**Texte à lire**:
·····

Mais c’est aussi pour dénoncer la prétendue nouveauté du genre :

Qu’y avait-il cependant de tout à fait nouveau dans l’invention des revues parisiennes adoptées depuis et propagées par cette presse moutonnière à qui tous les succès font envie? Je crains bien que cette création ne soit pas aussi neuve qu’on pourrait le croire. […] Parler des choses du monde avec esprit est une assez vieille nouveauté. […] Ce qui appartient véritablement à Mme de Girardin, c’est d’avoir approprié son bulletin de la vie élégante à la forme banale du feuilleton20.

Le crédit qui lui revient est donc essentiellement un crédit médiatique : « Il y eût succès, le genre fût accepté par les journaux, qui le firent accepter au public, d’abord comme une nouveauté, plus tard comme une habitude. C’est l’histoire de toutes les institutions humaines, grandes ou petites21. » L’éloge, malgré la tentative de rabaisser, reste de taille : il n’appartient pas à tout le monde d’être à l’origine d’une institution. Mais il n’entraîne pas moins une fin de non-recevoir littéraire de la chronique : « Le public lira vos railleurs feuilletons, si vous en laissez encore tomber de votre plume dédaigneuse, mais peut-être vous priera-t-il de lui épargner ceux de la veille22. »

C’est le mélange d’aveuglément, réel ou feint, et d’acuité dans l’analyse qui fait le prix de cette critique. Elle expose clairement les fondements de la mutation socioculturelle mise en jeu et exposée par l’écriture de D. de Girardin. Elle refuse néanmoins de reconnaître dans le tour nouveau que la chronique imprime à l’épistolaire (une nouveauté mise en relief par la publication en volume) autre chose qu’une dégradation pernicieuse. Elle écarte d’office l’idée que ce dévoiement (pourtant à l’origine d’une « institution ») puisse aussi être envisagé de manière positive, apprécié en conséquence, et autoriser une réévaluation proprement littéraire de ces textes.

·····

**Données fournies**:
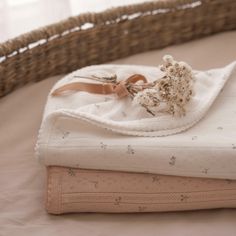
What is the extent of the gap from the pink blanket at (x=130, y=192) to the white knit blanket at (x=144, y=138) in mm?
16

·····

**Travail demandé**: Ressaisissez à l'identique le passage du texte sur la chronique de Mme de Girardin, de « Mais c’est aussi » à « banale du feuilleton20. ».

**Résultat obtenu**:
Mais c’est aussi pour dénoncer la prétendue nouveauté du genre :

Qu’y avait-il cependant de tout à fait nouveau dans l’invention des revues parisiennes adoptées depuis et propagées par cette presse moutonnière à qui tous les succès font envie? Je crains bien que cette création ne soit pas aussi neuve qu’on pourrait le croire. […] Parler des choses du monde avec esprit est une assez vieille nouveauté. […] Ce qui appartient véritablement à Mme de Girardin, c’est d’avoir approprié son bulletin de la vie élégante à la forme banale du feuilleton20.